O Papel de Potências Emergentes

A Arábia Saudita tem fortalecido os seus laços com a China, o maior importador de petróleo do mundo. Em dezembro de 2022, o presidente chinês, Xi Jinping, visitou a Arábia Saudita, resultando numa parceria estratégica abrangente, incluindo acordos para transações de petróleo em yuan. Pequim procura reduzir a sua dependência do dólar e aumentar a internacionalização da sua moeda. A introdução do contrato futuro de petróleo em yuan pela Bolsa Internacional de Energia de Xangai é um exemplo dessa mudança.

Além disso, a Arábia Saudita ingressou no BRICS em janeiro deste ano. O grupo tem procurado maneiras de negociar petróleo e outras commodities em moedas locais, desafiando ainda mais a hegemonia do dólar. Numa declaração conjunta emitida na segunda-feira, 10 de junho de 2024, os ministros das relações exteriores dos países que formam o bloco enfatizaram a importância do uso aprimorado de moedas locais em transações comerciais e financeiras entre os países, incluindo o petróleo.

Implicações Globais do Fim do Petrodólar

A decisão da Arábia Saudita de encerrar o acordo de petrodólar pode ter implicações significativas para a hegemonia económica dos EUA. Com a diminuição da procura por dólares, os EUA podem enfrentar desafios adicionais em financiar os seus défices sem causar inflação interna ou queda nos preços dos títulos do Tesouro. A decisão reflete um realinhamento estratégico, com a Arábia Saudita a procurar fortalecer laços com potências emergentes como China e Rússia, ao invés de depender exclusivamente dos EUA.

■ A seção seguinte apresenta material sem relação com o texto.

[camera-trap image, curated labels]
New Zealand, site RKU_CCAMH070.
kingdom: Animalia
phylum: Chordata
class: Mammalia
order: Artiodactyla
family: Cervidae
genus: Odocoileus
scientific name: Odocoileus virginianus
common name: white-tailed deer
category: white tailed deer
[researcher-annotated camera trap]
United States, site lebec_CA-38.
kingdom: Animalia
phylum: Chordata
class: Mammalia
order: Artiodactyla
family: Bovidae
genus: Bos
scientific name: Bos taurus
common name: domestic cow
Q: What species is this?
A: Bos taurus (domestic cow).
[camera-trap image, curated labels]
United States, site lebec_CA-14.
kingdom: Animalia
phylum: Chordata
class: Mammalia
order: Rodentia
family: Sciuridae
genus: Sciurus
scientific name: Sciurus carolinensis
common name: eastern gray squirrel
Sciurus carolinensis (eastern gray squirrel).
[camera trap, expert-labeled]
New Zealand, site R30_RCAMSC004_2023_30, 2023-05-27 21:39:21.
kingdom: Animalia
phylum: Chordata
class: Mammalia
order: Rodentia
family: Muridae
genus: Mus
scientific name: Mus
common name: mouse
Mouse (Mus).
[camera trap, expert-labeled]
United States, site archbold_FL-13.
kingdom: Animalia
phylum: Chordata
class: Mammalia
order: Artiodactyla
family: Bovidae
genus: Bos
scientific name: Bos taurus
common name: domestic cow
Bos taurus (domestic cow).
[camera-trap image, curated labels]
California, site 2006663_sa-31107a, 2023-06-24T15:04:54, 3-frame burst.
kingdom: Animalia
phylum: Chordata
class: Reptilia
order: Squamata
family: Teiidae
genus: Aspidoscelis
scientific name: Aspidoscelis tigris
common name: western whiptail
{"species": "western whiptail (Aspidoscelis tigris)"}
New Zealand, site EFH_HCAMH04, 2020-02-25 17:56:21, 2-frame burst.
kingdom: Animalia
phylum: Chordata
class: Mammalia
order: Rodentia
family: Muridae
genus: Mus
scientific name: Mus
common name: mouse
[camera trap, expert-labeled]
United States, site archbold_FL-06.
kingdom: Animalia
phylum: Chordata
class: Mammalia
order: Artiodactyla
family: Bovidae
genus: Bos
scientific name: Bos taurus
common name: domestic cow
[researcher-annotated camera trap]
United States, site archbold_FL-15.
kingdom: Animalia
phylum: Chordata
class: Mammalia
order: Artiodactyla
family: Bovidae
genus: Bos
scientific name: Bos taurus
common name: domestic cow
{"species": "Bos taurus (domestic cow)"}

Embora o dólar ainda mantenha a sua predominância no curto prazo devido à sua vasta utilização em transações financeiras globais e como reserva de valor, a gradual aceitação de outras moedas no comércio de petróleo sinaliza uma tendência de longo prazo de diversificação e potencial declínio da supremacia do dólar. Essas mudanças indicam uma transição lenta, mas significativa, para um cenário económico global mais multipolar e menos dependente da moeda dos EUA.

Conclusão

O fim do acordo de petrodólar entre a Arábia Saudita e os Estados Unidos marca o início de uma nova era na geopolítica e na economia global. Este movimento não apenas desafia a hegemonia do dólar, mas também reflete uma mudança estratégica em direção a um mundo multipolar. As próximas décadas serão cruciais para observar como essa transição se desenrolará e quais serão as suas repercussões para a ordem financeira global.